For ECM fungal species detected as hyphae, the DNA analysis was only capable of determining species presence or absence irrespective of the amount of hyphae of that species in the F-layer sample. Thus, for the species detected as ECM roots, the data were treated in the same fashion; an ECM fungus species was considered to be either present in or absent from each sampling unit (the F-layer cube), irrespective of the number of roots in the sample colonized by that species (Koide et al., 2005b). The need to consider the ECM root data in this fashion was discussed previously when we determined that the identity of the fungus on one root in a sample was not independent of the others in the same sample (Koide et al., 2005b). Therefore, for ECM fungal species detected either as hyphae or as ECM roots, this method gives equal weight to all species within a sample, irrespective of their abundance within the sample.

Statistical analyses

Because ECM roots were sampled either 40 or 60 times per sampling date, depending on the sampling date (as already described), species occurrences were calculated for both ECM roots and hyphae on a per-sample basis to make comparison among dates possible. For each species, these values were then scaled by dividing the value at each sampling date by the sum of the values for all seven sampling dates. Thus, for a given species, the sum of these relative frequencies for the seven sampling dates was always 1. The purpose of this scaling was to characterize the temporal pattern of occurrence for each species in a manner that was independent of its absolute frequency of occurrence and independent of all other species in the community.
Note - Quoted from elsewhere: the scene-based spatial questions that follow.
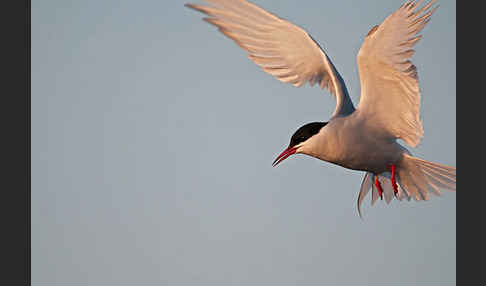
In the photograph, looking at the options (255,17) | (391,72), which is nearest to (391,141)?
(391,72)

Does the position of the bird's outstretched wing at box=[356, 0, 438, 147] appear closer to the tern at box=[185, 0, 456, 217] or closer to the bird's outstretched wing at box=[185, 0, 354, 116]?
the tern at box=[185, 0, 456, 217]

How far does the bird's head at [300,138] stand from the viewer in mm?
5820

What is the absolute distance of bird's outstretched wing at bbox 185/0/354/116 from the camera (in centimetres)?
530

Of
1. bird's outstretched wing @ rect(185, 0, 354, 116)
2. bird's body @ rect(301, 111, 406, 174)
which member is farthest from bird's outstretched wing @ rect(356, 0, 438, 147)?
bird's outstretched wing @ rect(185, 0, 354, 116)

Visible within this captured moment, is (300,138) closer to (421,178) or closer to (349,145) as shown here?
(349,145)

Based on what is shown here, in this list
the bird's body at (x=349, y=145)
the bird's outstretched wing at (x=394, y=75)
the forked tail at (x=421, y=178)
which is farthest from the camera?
the forked tail at (x=421, y=178)

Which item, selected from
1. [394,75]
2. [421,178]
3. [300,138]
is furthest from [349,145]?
[421,178]

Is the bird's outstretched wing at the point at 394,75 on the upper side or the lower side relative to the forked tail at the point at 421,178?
upper

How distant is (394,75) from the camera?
5.58 meters

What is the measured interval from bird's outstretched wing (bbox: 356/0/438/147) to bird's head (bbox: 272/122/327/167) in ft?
1.41

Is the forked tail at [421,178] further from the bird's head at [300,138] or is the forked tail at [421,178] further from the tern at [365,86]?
the bird's head at [300,138]

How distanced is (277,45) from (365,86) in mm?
886

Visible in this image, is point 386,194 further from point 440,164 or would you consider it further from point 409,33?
point 409,33

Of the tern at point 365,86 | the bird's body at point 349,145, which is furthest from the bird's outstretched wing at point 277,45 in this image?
the bird's body at point 349,145
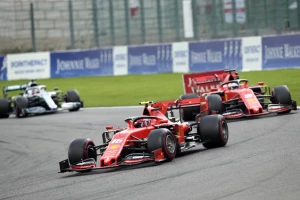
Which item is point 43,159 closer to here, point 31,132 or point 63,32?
point 31,132

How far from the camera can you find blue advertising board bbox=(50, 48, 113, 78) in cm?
3856

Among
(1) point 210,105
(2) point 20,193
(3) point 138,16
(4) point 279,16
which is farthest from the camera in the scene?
(3) point 138,16

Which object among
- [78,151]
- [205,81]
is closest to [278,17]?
[205,81]

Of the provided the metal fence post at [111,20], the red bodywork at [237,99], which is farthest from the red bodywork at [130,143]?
the metal fence post at [111,20]

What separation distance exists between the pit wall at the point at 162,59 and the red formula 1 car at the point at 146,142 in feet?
58.6

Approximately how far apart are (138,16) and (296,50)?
972 cm

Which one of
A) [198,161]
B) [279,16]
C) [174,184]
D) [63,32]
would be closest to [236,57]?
[279,16]

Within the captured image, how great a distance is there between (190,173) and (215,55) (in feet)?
75.9

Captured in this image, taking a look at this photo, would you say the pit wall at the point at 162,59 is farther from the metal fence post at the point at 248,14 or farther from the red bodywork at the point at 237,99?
the red bodywork at the point at 237,99

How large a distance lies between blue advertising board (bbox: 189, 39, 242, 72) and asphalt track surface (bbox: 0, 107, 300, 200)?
14491mm

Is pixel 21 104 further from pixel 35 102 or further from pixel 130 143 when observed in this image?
pixel 130 143

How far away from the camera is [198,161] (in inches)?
482

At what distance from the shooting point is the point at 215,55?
111 ft

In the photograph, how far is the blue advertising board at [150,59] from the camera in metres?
36.0
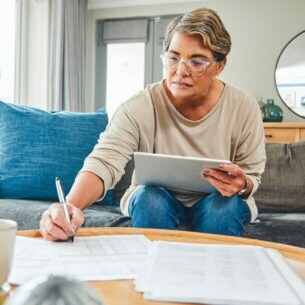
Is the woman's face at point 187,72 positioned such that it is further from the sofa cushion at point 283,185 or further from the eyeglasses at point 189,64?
the sofa cushion at point 283,185

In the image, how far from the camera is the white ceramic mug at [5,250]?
Result: 54 cm

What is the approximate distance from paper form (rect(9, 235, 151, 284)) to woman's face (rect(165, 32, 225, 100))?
0.60 metres

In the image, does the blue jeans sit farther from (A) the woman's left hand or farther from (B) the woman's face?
(B) the woman's face

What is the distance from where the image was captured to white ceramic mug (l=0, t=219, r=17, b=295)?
54cm

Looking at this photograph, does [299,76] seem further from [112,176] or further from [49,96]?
[112,176]

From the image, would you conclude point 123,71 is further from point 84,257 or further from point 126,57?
point 84,257

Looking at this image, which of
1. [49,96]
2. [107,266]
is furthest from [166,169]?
[49,96]

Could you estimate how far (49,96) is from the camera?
386cm

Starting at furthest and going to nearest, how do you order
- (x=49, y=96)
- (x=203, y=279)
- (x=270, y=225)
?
(x=49, y=96) < (x=270, y=225) < (x=203, y=279)

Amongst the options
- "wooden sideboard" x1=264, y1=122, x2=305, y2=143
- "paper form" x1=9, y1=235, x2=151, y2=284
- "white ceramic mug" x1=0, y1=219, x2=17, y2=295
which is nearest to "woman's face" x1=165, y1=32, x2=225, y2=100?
"paper form" x1=9, y1=235, x2=151, y2=284

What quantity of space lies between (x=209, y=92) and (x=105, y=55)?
3500 mm

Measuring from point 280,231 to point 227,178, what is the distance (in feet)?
1.63

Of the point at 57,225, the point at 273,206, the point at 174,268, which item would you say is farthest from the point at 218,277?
the point at 273,206

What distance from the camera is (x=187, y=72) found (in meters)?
1.35
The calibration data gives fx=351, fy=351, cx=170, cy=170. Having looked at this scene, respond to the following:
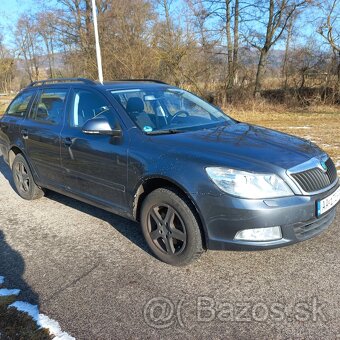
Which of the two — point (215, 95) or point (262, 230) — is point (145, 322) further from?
point (215, 95)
Evidence for temporal partitioning among the species of ECM fungi was obtained using PROC TRAJ, a semiparametric procedure that fits models to longitudinal data in order to produce data-sequence groupings (see the PROC TRAJ website: http://www.andrew.cmu.edu/user/bjones/; see also Nagin, 1999, 2005; Nagin & Tremblay, 2001). In our case, we used PROC TRAJ to group species according to their similarity in relative frequency through time. Because PROC TRAJ was applied to the relative frequencies as calculated earlier, it separated species into groups according to temporal pattern only (relative frequency through time), and not on the basis of absolute frequency of occurrences, which varied greatly among species. We analyzed only the 14 most frequent species detected as hyphae (out of a total of 28; Koide et al., 2005b) and the seven most frequent species detected as ECM roots (out of a total of 27; Koide et al., 2005b). The minimum criterion for inclusion in the analysis was 15 occurrences throughout the sampling period. For less common species, relative frequencies would be particularly sensitive to chance fluctuations in occurrence as a result of sampling and detection error.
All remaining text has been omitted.